Rewrite the blog post on Noah, starting with "In part one" and going on through "the first two.", with "data types" replaced by "object types".

TEXT EXTRACT
###

Some people have asked me why I didn't use technology A or technology B. I think I addressed that mostly above but I'll tackle a couple of key ones.

ZeroMQ

The main reason for not using 0mq was that I wasn't really aware of it. Were I to start over and still be using Ruby, I'd probably give it a good strong look. The would still be the question of the storage component though. There's still a possible place for it that I'll address in part four.

NATS

This was something I simply had no idea about until I started poking around the CloudFoundry code base. I can almost guarantee that NATS will be a part of Noah in the future. Expect much more information about that in part four.

MongoDB

You have got to be kidding me, right? I don't trust my data (or anyone else's for that matter) to a product that doesn't understand what durability means when we're talking about databases.

Insert favorite data store here

As I said, Redis was the best way to get multiple required functionality into a single product. Why does a data storage engine have a pubsub messaging subsystem built in? I don't know off the top of my head but I'll take it.

Wrap up - Part 3

So again, because I evidently like recaps, here's the take away:

  • The key components in Noah are Redis and Sinatra
  • Noah is written in Ruby because of time constraints in learning a new language
  • Noah strives for the server component to have the broadest set of distribution vectors as possible
  • Ruby dependencies are kept to a minimum to ensure the previous point
  • The lightest possible abstractions (Ohm) are used.
  • Stricter requirements exist for non-server components because of flexibility in alternates
  • I really should learn me some erlang
  • I'm not a fan of MongoDB

If you haven't guessed, I'm doing one part a night in this series. Tomorrow is part four which will cover the future plans for Noah. I'm also planning on a bonus part five to cover things that didn't really fit into the first four.

Tuesday, May 17, 2011

On Noah - Part 2

On Noah - Part 2

This is the second part in a series on Noah. Part 1 is available here

In part one of this series, I went over a little background about ZooKeeper and how the basic Zookeeper concepts are implemented in Noah. In this post, I want to go over a little bit about a few things that Noah does differently.

Noah Primitives

As mentioned in the previous post, Noah has 5 essential data types, four of which are what I've interchangeably refered to as either Primitives and Opinionated models. The four primitives are Host, Service, Application and Configuration. The idea was to map some common use cases for Zookeeper and Noah onto a set of objects that users would find familiar.

You might detect a bit of Nagios inspiration in the first two.

Host
Analogous to a traditional host or server. The machine or instance running the operating system. Unique by name.

###

Stored entries
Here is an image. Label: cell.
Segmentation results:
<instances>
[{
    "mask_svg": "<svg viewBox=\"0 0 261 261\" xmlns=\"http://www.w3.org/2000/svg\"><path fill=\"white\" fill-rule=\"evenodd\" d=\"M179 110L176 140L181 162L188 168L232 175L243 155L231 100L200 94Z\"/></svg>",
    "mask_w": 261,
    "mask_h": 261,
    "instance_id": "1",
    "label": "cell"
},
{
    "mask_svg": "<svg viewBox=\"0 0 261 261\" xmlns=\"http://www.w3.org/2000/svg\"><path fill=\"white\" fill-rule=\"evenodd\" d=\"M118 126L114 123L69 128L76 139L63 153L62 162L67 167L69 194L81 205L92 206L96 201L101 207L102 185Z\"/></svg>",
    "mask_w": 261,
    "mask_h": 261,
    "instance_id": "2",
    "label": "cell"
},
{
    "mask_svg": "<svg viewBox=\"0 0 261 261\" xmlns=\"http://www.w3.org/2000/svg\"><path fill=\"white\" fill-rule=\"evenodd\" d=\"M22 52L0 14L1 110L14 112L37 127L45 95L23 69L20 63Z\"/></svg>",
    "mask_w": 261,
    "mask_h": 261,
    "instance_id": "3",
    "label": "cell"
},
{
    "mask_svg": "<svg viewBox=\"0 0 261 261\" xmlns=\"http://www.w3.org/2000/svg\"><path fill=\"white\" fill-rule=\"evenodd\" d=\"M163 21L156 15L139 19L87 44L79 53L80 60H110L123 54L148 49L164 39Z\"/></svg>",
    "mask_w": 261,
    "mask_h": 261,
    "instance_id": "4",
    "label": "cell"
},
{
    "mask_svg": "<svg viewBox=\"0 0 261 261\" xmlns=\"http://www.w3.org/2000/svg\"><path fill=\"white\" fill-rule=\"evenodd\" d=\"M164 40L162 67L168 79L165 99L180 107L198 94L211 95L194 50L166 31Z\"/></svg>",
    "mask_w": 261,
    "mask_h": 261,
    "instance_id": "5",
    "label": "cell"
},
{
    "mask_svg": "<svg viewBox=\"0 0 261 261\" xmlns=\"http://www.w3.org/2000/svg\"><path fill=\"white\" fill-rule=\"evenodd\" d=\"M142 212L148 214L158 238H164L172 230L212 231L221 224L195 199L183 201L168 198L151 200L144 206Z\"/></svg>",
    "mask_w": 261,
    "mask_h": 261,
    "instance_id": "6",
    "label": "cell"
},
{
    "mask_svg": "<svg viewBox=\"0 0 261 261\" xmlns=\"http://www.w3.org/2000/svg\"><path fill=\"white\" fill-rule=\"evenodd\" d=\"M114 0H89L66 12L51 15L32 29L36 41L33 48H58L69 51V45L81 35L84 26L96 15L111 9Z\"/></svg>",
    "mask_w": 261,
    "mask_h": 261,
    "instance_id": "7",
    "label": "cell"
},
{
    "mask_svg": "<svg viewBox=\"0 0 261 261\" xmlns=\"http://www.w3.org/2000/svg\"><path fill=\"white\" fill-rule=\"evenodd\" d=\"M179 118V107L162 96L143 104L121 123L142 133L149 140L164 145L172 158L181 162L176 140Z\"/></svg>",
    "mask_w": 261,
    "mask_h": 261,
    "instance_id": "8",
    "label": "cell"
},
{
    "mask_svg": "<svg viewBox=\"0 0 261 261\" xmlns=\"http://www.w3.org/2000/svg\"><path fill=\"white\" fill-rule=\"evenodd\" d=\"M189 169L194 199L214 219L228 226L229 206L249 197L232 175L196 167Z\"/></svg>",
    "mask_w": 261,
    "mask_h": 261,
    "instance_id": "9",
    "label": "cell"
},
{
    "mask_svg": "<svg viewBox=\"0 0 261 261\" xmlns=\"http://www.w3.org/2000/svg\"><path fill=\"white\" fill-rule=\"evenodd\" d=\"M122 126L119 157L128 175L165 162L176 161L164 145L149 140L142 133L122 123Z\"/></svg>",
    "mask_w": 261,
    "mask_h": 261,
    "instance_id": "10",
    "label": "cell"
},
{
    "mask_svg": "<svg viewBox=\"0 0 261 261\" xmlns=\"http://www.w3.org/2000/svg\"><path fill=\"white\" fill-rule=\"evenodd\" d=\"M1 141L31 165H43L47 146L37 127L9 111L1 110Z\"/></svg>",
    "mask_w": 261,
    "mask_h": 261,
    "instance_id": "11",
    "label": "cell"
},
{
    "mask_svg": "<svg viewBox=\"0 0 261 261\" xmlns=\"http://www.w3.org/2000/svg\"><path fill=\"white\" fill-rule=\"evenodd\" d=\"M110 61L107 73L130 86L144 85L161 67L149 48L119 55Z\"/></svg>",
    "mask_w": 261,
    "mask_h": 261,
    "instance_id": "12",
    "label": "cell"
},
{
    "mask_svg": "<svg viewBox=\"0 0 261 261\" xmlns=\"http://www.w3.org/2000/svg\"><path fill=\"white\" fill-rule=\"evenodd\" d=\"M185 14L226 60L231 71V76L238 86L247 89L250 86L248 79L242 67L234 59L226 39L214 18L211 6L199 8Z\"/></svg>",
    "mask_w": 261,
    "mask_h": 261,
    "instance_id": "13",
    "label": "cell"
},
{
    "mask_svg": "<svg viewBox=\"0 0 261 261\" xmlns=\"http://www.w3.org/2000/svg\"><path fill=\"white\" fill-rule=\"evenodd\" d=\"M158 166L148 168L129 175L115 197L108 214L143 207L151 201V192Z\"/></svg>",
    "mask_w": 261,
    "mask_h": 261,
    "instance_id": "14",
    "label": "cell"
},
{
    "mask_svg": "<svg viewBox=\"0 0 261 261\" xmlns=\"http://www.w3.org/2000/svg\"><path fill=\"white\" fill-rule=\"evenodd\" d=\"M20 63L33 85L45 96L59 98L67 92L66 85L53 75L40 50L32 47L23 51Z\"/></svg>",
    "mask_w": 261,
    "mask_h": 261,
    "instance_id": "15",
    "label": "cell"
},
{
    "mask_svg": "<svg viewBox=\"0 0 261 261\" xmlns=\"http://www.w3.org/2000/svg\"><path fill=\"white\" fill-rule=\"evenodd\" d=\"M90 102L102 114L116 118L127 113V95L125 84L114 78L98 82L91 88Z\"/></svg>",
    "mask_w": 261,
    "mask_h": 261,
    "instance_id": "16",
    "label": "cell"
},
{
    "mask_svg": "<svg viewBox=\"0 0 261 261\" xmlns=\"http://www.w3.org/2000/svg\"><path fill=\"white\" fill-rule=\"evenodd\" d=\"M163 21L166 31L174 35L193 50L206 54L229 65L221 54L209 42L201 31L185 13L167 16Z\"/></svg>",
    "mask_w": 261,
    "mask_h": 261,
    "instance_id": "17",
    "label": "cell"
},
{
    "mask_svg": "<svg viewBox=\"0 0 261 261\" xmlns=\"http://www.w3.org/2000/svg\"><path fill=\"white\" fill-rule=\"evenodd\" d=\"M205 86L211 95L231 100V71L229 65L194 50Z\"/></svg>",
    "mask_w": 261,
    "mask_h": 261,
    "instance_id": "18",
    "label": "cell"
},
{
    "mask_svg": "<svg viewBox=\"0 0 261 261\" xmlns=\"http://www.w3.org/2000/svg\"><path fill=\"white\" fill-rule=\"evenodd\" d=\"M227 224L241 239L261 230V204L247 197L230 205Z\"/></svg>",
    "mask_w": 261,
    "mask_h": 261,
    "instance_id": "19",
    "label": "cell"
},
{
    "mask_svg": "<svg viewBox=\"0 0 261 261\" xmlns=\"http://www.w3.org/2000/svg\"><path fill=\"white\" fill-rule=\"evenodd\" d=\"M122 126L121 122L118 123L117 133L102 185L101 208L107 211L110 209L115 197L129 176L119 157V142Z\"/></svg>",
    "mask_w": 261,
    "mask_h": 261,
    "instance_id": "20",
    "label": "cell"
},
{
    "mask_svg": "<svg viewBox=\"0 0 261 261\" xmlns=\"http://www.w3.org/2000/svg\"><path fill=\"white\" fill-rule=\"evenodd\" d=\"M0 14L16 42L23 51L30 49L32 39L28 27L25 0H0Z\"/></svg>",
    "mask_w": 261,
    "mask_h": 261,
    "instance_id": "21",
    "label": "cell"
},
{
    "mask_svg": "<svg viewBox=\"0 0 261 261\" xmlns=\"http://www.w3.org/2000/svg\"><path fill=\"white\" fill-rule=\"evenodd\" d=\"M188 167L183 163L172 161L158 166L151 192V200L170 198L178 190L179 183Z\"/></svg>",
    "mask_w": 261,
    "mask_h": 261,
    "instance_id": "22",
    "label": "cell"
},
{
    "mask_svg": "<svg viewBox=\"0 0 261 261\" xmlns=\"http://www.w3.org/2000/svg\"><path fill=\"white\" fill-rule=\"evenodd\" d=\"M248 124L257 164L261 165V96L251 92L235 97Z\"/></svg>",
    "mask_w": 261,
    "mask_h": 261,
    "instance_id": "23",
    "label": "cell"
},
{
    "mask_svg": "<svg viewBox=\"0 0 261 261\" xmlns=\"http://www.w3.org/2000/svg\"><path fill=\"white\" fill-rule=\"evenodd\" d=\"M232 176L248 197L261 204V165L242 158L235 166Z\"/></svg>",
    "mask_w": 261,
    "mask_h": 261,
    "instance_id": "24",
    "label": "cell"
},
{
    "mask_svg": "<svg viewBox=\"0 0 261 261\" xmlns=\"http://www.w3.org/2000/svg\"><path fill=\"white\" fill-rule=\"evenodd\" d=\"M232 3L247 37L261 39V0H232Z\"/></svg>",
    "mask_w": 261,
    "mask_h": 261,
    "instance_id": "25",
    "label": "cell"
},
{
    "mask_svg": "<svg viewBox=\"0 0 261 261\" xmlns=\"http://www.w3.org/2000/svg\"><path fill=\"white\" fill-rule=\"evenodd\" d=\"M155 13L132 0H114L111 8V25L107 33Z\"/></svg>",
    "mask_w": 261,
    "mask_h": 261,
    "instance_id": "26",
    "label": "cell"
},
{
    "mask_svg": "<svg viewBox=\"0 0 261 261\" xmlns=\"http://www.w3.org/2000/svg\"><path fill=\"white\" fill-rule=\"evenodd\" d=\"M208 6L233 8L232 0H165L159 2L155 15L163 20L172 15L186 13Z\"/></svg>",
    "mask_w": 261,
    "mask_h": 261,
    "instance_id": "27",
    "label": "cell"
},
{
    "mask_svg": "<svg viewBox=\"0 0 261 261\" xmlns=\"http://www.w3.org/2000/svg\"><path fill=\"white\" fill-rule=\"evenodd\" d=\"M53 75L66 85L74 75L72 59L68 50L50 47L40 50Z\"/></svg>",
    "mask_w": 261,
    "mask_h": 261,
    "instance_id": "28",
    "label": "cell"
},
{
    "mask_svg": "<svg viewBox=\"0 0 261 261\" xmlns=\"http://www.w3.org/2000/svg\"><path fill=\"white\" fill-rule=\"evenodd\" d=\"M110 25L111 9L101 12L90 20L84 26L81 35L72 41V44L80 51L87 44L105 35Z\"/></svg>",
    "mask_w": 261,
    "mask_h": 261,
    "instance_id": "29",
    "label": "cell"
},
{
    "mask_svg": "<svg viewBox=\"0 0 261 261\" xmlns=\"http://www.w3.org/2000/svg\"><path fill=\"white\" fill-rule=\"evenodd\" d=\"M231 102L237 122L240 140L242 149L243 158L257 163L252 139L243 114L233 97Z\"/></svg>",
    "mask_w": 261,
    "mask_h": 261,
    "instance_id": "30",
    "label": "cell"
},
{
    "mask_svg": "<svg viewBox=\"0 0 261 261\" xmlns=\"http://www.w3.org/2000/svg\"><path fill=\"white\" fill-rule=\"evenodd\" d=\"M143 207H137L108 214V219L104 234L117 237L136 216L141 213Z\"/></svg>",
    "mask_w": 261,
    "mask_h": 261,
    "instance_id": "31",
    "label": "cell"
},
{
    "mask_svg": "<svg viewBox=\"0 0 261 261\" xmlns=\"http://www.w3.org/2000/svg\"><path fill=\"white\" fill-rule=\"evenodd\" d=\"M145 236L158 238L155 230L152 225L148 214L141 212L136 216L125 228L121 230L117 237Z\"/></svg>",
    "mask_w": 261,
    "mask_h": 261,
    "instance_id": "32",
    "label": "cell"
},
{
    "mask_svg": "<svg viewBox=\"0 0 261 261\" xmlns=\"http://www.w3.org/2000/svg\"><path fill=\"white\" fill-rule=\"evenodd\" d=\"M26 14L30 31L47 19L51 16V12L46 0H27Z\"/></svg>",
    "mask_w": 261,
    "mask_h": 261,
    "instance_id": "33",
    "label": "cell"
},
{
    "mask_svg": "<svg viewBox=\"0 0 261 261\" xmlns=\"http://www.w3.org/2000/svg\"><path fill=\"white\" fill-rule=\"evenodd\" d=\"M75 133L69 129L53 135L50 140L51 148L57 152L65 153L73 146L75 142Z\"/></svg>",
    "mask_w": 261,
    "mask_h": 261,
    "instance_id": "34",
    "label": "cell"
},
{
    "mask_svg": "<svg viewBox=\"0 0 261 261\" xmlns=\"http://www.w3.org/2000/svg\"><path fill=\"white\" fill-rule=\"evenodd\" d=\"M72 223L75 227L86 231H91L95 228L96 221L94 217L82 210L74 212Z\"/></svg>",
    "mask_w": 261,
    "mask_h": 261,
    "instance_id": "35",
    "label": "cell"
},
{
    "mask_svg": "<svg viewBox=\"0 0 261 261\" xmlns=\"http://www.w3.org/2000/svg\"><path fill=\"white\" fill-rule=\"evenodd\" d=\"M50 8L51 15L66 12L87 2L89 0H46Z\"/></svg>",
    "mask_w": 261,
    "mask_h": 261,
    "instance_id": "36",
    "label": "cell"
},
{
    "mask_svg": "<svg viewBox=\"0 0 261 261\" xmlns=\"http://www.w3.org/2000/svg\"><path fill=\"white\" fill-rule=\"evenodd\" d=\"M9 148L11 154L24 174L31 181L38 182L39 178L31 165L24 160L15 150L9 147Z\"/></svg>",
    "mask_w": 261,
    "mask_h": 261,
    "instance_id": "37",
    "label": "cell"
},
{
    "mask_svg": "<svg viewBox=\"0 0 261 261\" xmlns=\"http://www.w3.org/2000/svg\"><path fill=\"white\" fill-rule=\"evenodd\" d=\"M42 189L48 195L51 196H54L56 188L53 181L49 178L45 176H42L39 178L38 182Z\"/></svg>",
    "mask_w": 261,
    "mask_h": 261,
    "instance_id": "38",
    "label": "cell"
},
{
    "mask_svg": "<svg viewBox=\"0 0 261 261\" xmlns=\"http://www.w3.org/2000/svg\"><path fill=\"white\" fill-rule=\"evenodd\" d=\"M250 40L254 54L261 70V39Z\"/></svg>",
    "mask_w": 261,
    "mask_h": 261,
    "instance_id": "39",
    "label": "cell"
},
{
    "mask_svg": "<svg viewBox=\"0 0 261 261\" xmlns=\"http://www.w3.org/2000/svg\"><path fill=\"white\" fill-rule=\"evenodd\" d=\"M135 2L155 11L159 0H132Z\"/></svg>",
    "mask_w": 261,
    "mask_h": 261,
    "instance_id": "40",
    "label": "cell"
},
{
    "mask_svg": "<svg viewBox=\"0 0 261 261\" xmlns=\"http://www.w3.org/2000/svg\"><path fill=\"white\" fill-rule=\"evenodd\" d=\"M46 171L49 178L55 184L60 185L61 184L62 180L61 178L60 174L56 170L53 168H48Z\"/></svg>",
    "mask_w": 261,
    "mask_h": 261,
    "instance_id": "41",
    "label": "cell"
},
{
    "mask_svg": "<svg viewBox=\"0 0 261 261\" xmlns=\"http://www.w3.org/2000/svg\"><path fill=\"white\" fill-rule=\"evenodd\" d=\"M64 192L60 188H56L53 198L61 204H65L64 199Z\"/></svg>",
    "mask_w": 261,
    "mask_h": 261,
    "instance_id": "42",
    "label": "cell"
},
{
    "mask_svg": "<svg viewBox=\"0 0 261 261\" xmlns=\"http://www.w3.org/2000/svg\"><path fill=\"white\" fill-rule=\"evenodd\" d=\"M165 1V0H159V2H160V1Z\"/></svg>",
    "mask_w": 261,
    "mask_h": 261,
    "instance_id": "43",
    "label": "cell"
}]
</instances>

###

SOLUTION BELOW
In part one of this series, I went over a little background about ZooKeeper and how the basic Zookeeper concepts are implemented in Noah. In this post, I want to go over a little bit about a few things that Noah does differently.

Noah Primitives

As mentioned in the previous post, Noah has 5 essential object types, four of which are what I've interchangeably refered to as either Primitives and Opinionated models. The four primitives are Host, Service, Application and Configuration. The idea was to map some common use cases for Zookeeper and Noah onto a set of objects that users would find familiar.

You might detect a bit of Nagios inspiration in the first two.